Configuration	RPA	CLAP	FD
EiLM only (w/o IACR)	Lower	Lower	Higher
Addition injection only	Lower	Lower	Higher
Cross-attention only	Lower	Lower	Higher
IA-EiLM (full)	Best	Best	Best

Highlights & Insights¶

Exceptional parameter efficiency: SongEcho surpasses all baselines with fewer than 3% of ControlNet's parameters.
Unified conditioning paradigm: EiLM combines the advantages of both additive and attention-based approaches.
Well-motivated IACR: Clear theoretical analysis framing the problem as a transition from under-constrained to one-to-one mapping.
Release of Suno70k: A high-quality open-source song dataset.

Limitations & Future Work¶

Training on AI-generated songs leaves generalization to real-world recordings insufficiently evaluated.
The definition of cover songs is narrow (global style transfer + melody preservation), without support for locally customized adaptations.
Generation is constrained by the base model ACE-Step's 4-minute limit.
Melody control relies on pitch sequences, without considering richer musical control dimensions such as rhythmic variation.

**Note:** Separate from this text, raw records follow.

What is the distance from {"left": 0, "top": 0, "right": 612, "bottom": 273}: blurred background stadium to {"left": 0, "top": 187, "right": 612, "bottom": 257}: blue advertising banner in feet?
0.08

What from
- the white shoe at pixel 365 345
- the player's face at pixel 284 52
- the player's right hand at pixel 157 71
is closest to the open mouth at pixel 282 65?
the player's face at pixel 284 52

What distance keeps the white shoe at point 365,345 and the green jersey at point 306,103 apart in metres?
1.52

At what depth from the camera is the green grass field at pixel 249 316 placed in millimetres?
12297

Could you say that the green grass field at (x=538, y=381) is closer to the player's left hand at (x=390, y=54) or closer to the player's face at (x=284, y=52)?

Text-to-song: Jukebox, Suno, DiffRhythm, ACE-Step
Singing voice synthesis/conversion: SVS and SVC series
Controllable music generation: ControlNet, MuseControlLite
Conditional normalization: FiLM, AdaIN, TFiLM

Rating¶

Novelty: ⭐⭐⭐⭐ — The EiLM+IACR combination is novel, with well-grounded theoretical motivation for IACR.
Practicality: ⭐⭐⭐⭐ — Parameter-efficient with high output quality; strong practical applicability.
Experimental Thoroughness: ⭐⭐⭐⭐ — Multi-dataset evaluation with thorough ablation studies.
Writing Quality: ⭐⭐⭐⭐ — Clear structure with well-articulated motivation.